Personally if I had done this show as originally planned I would have been well p*ssed off to have travelled all that way and not even get a shot at the overall trophy.


----------



## The_Kernal (Apr 5, 2008)

He looks awsome. Congrate to him

what class did he do?? Kev.

Ps tom good look for your show.


----------



## pitbull1436114521 (Dec 19, 2006)

looking good !

Well done John.

S


----------



## Tommo1436114510 (Feb 13, 2006)

Hello John

You look great in the pics, back looks awesome

Shame the show was a bit of a let down but congrats anyway.

Bring on the British!!!


----------



## Beklet (May 13, 2005)

:thumb: Looking pretty damn impressive!!!


----------



## clarkey (Feb 11, 2007)

Thanks for the comments everyone I have been totally shocked with the well wishes and it has really given me a massive lift. This board has some great memebers and I cant thank you all enough for your kind words it does make a massive difference.

I was really pleased with the way I looked yesterday, BIG thank you to Tom he was a massive help.
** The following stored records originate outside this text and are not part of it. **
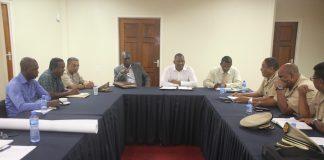 Ministers willen crisisaanpak van wateroverlast in Suriname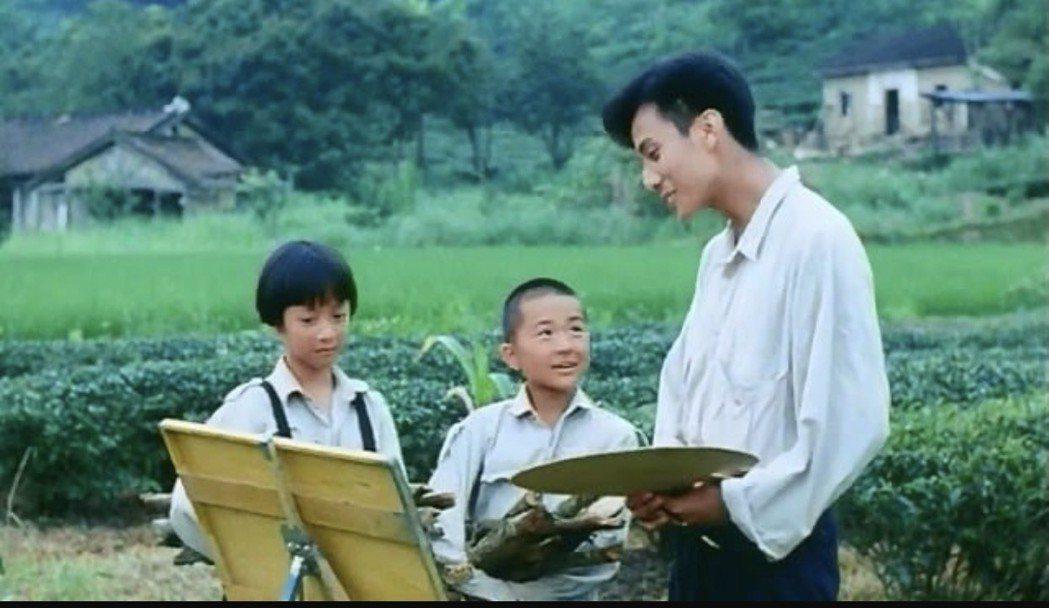 李淑楨(左)11歲時演出電影「魯冰花」。圖/翻攝youtube
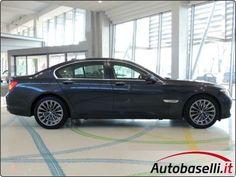 BMW 740 I ''FUTURA'' MOD RESTYLING  Cambio automatico + Navigatore + Interni in pelle + Dynamic Xeno + Cruise control + Keyless'go + Bluetooth + Radio cd + Cerchi in lega 19 + Sedili reg elett + Memory + Park distance control + Bracciolo + Climatizzatore bi-zona + Volante multifunzione + Fendinebbia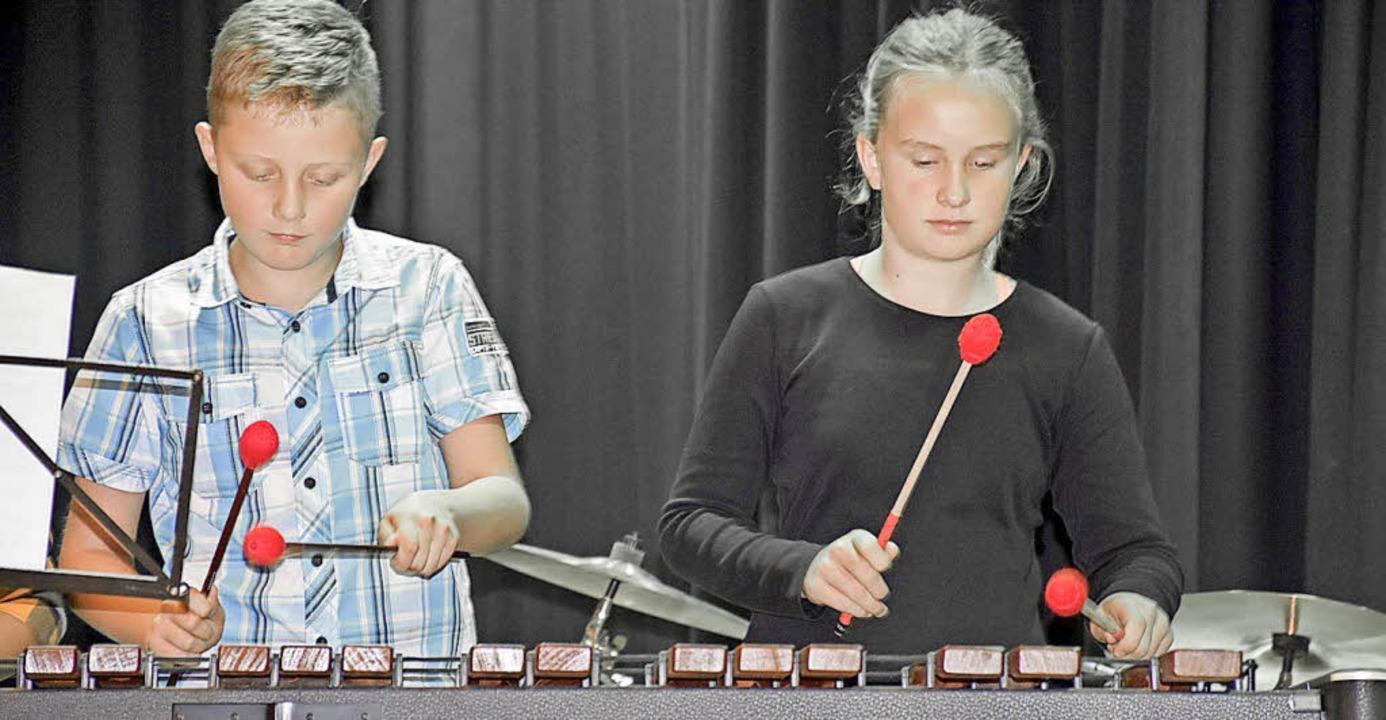 Volle Konzentration beim Spiel auf dem Marimbafon.  | Foto: Thomas Biniossek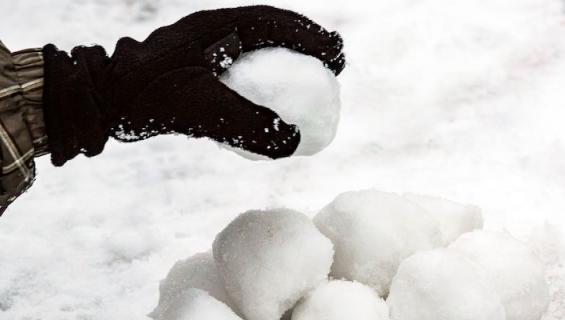 Lumipallot ovat pannassa.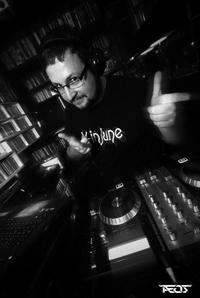 DJ DonLevi am Pult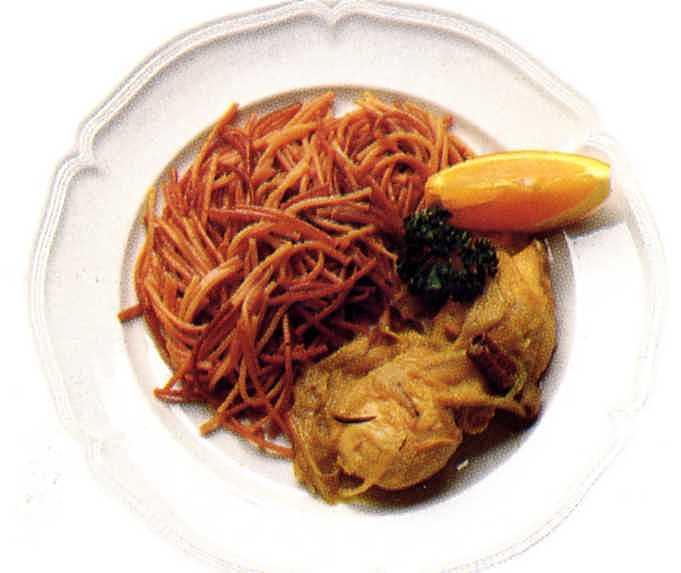 Kycklingbröst med curry och stekt spagetti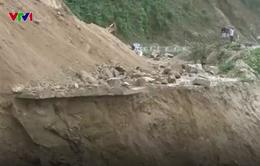Sụt lún nghiêm trọng, đường Trường Sơn Đông bị chia cắt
He has guided my prep from start to finish and yesterday he checked on me constantly from the beginning of the day (despite having an exam) right through to the show and it worked a treat. Each bit of Toms advice was bang on and my condition got better and better over the last 48 hrs before the show, despite me 5hitting myself eating my HUGE pre night show meal with a pint of coke as instructed by the man himself:tongue:

I was dissapointed with the turnout yesterday especially as I worked so hard for the show and wanted to be up against a large class BUT I have to take the positives which are:

1. One year ago I came 2nd in a show and got honest feedback from a couple of the judges afterwards to see where I could of improved. Both gave me honest Constructive advice and told me that my back was very weak and really let me down which I totally agree with. The last year I have worked on this area and was really happy when I saw the pics yesterday and I got some very good feedback from people who I have massive respect for and tell it like it is.

2. I was really happy with my condition and I now know what works best for me which me and Tom can use for the British finals. However last night I took in around another 700 grams carbs yesterday and I look even tighter this am especially around my glutes amazing what a x3 protein bars, 4 cans of coke, large mixed grill, apple crumble and custard and a cheese cake can do for you 

3. I have qualified for the Britain which means I can now have a crack at the best in my class.

4. I actually feel like a bodybuilder today after seeing my pics 

As you can see above yesterday I had a bit of a blow out after the show and have had a few treats today. But back to the diet tomorrow starting with 5 am cardio and will give everything for the next 8 weeks until the Brits with Tom's guidance and to be honest I cant wait.

Thanks again guys:thumbup1:


----------



## clarkey (Feb 11, 2007)

kelly.km said:


> He looks awsome. Congrate to him
> 
> what class did he do?? Kev.
> 
> Ps tom good look for your show.


Hi Kev thanks for the comment mate. I did the inter under 80kg.


----------



## Scottswald (Mar 16, 2007)

looking good bro!!!


----------



## 50kg (Sep 1, 2007)

Well done mate, excellent condition, your going to do great at the British.

What are the full results?


----------



## N2GB (May 23, 2008)

Nice one john.. :thumb:

Looking good in the pictures,,

Liked the rear pose picture


----------



## clarkey (Feb 11, 2007)

50kg said:


> Well done mate, excellent condition, your going to do great at the British.
> 
> What are the full results?


Thanks 50kg and Scottswald. The full pics from all class winners should be out today. I'll keep my eyes open and post up when they come out. The first timer who won yesterday was VERY good he was 22 and came in at 97kg in good condition.


----------



## amjad.khan (Jan 21, 2008)

Congratulations on the result clarkey looking great in the above pictures without sounding bit gaylish your abs look absolutely brilliant, definitely seeing mass improvement since your current avatar :thumbup1:


----------



## Kezz (Sep 3, 2007)

you look brilliant mate, well done


----------



## hilly (Jan 19, 2008)

congrats mate


----------



## clarkey (Feb 11, 2007)

amjad.khan said:


> Congratulations on the result clarkey looking great in the above pictures without sounding bit gaylish your abs look absolutely brilliant, definitely seeing mass improvement since your current avatar :thumbup1:


Amjad thanks for the comment mate!!


----------



## clarkey (Feb 11, 2007)

bulkaholic said:


> really pleased for you mate. You really did work damn hard for this and you should be very proud of the physique you presented (looked awesome)
> 
> Bet it's going to be a nice feeling walking back in the gym eh?
> 
> ...


Hilly, Kezz thanks Guys!!!

Colin you are a gent my friend thank you for your support. Going in the gym is going to be sweet after all the stick ive received over the last year but sometimes action is better than words, im really fired up for the Brits cant wait to get in the gym tomorrow and come in better this time for the finals.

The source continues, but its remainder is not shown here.